Pemkab Cianjur Targetkan 82 Persen Jalan Berstatus Mantap pada 2027, Perbaikan Digenjot hingga Wilayah Selatan

0
7

Pewarta : Arief

Kabupaten Cianjur – Pemerintah Kabupaten (Pemkab) Cianjur menargetkan 1.094 kilometer atau 82 persen jalan kabupaten berstatus mantap pada 2027. Target tersebut ditempuh melalui percepatan perbaikan infrastruktur jalan dan jembatan secara bertahap, mulai dari wilayah utara hingga selatan Cianjur.

Kepala Dinas Pekerjaan Umum dan Tata Ruang (PUTR) Kabupaten Cianjur, Eri Rihandiar, mengatakan peningkatan kualitas jalan terus dilakukan meski pemerintah daerah masih menghadapi keterbatasan anggaran. Setiap tahun, Pemkab menargetkan peningkatan jalan mantap sekitar lima persen.

“Perbaikan jalan kabupaten terus kami lakukan secara bertahap.
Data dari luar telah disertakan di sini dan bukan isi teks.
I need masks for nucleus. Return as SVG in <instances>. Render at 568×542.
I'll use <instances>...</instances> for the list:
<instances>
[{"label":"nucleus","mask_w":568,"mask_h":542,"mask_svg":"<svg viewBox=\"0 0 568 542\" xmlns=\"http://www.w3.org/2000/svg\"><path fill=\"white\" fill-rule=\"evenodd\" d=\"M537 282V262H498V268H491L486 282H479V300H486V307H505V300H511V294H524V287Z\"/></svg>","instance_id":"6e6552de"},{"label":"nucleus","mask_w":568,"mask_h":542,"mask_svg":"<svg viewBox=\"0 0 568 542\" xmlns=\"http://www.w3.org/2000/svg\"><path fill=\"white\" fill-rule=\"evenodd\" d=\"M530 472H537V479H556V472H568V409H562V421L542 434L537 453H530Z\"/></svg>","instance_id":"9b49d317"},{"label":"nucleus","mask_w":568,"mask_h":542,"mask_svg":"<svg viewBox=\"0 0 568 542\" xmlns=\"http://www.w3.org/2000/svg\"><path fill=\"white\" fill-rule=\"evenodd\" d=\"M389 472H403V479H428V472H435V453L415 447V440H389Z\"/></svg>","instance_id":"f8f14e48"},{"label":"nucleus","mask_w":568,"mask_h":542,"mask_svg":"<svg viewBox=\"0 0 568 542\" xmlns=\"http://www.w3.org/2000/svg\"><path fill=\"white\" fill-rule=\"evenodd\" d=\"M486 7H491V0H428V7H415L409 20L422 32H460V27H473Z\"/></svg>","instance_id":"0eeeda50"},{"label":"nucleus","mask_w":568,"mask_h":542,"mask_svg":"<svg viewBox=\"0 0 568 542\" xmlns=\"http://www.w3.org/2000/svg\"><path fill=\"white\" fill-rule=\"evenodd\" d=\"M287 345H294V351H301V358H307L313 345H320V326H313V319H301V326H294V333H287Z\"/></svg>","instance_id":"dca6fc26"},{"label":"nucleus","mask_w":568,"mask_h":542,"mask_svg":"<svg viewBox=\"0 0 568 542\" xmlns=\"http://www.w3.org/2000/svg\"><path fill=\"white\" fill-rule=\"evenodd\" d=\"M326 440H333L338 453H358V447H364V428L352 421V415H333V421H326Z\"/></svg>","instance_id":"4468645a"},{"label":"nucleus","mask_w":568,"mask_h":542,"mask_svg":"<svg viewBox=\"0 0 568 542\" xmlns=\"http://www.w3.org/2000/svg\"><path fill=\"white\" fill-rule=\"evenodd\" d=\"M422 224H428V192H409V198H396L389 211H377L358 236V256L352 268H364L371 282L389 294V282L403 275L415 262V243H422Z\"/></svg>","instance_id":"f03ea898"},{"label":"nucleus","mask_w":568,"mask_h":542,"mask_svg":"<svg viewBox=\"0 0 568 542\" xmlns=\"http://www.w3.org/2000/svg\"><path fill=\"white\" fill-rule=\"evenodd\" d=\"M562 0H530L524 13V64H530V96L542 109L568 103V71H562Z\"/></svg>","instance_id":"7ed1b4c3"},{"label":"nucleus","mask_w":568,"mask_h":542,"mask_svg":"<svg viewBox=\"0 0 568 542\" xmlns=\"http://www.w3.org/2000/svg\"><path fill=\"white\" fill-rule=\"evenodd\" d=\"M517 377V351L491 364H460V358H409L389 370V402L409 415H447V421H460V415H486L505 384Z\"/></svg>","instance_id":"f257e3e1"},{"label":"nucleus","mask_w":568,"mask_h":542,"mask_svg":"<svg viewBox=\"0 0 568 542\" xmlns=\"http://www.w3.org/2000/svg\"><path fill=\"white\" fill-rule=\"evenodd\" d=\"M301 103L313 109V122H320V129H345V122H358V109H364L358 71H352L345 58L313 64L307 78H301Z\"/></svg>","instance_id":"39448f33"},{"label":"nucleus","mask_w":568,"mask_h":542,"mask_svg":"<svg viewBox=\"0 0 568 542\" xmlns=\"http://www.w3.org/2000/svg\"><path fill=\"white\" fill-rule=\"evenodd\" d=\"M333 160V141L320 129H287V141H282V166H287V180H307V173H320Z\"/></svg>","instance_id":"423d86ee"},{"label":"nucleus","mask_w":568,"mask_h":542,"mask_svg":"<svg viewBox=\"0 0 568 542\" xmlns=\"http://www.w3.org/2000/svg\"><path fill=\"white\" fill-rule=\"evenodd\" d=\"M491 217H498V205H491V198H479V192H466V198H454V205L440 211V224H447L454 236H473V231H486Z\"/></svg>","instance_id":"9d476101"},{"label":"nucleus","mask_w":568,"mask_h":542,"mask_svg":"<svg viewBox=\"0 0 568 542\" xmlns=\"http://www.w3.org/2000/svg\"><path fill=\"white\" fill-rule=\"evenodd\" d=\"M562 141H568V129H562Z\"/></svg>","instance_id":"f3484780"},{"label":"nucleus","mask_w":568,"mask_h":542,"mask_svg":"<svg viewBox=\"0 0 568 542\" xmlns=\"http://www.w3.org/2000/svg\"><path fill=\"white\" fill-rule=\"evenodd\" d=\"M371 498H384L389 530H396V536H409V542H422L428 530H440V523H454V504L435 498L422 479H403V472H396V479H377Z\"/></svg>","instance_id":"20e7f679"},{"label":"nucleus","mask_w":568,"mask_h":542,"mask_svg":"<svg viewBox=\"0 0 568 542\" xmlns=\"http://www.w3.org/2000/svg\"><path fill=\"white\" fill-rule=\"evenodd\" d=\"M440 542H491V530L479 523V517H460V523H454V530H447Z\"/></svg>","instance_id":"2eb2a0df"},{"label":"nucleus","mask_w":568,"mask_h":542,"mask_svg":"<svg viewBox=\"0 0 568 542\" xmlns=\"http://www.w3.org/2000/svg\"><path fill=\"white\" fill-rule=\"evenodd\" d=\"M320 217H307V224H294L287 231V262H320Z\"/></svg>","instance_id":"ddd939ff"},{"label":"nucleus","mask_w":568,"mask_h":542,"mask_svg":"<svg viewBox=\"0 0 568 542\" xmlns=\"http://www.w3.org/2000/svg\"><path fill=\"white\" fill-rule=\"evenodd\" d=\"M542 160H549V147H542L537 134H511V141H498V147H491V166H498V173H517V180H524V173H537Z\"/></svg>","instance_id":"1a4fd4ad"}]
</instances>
Dengan kemampuan anggaran yang ada, target peningkatan jalan mantap sekitar lima persen setiap tahun,” kata Eri, Rabu (15/7/2026).

Salah satu proyek yang menjadi perhatian adalah pembangunan jembatan permanen dan perbaikan akses jalan di Desa Mekarwangi, Kecamatan Cikadu. Proyek tersebut diperkirakan membutuhkan anggaran sekitar **Rp14 miliar**.

Menurut Eri, jembatan gantung yang sempat viral setelah dilintasi kendaraan roda empat itu sebelumnya merupakan jembatan permanen yang menghubungkan Kecamatan Cikadu dan Cibinong. Namun, jembatan tersebut ambruk akibat diterjang banjir sehingga digantikan dengan jembatan gantung sebagai solusi sementara.

“Jembatan gantung yang viral di Kecamatan Cikadu itu sebelumnya merupakan jembatan permanen, tetapi ambruk akibat banjir,” ujarnya.

Pemkab memperkirakan pembangunan jembatan permanen sepanjang sekitar 15 meter dengan lebar empat meter membutuhkan anggaran sekitar Rp2 miliar. Sementara itu, rehabilitasi sekitar empat kilometer ruas jalan menuju lokasi diperkirakan memerlukan dana sekitar Rp12 miliar, sehingga total kebutuhan anggaran mencapai Rp14 miliar.

Eri menjelaskan, sebagian ruas jalan di kawasan tersebut telah mulai ditangani. Pada 2026, pembangunan ruas Cimaskara–Padasuka tengah berlangsung dengan nilai anggaran sekitar Rp12 miliar. Selanjutnya, pada 2027 pemerintah menargetkan pembangunan ruas Padasuka–Cikadu dengan anggaran sekitar Rp3 miliar.

“Sisa ruas jalan yang belum diperbaiki antara Cibinong dan Cikadu sekitar empat kilometer. Kami akan mengkaji ketersediaan anggaran tahun ini maupun tahun depan untuk pembangunan jembatan serta peningkatan kualitas jalan,” katanya.

Pemkab optimistis target jalan mantap sebesar 82 persen dapat tercapai sesuai rencana sehingga akses transportasi masyarakat, khususnya di wilayah selatan Cianjur, semakin lancar. Perbaikan infrastruktur tersebut diharapkan mampu memangkas waktu tempuh, memperlancar distribusi hasil pertanian, serta mendorong pertumbuhan ekonomi masyarakat.

Saat ini masih terdapat sekitar 300 kilometer jalan kabupaten yang kondisinya belum mantap. Pemerintah menargetkan perbaikannya dilakukan secara bertahap dengan peningkatan sekitar lima persen setiap tahun, sehingga pada 2030 seluruh jalan kabupaten di Cianjur ditargetkan berada dalam kondisi mantap.

Dengan peningkatan kualitas infrastruktur yang berkelanjutan, Pemkab Cianjur berharap konektivitas antarkecamatan semakin baik dan mampu mendukung pemerataan pembangunan serta pertumbuhan ekonomi dari wilayah utara hingga selatan.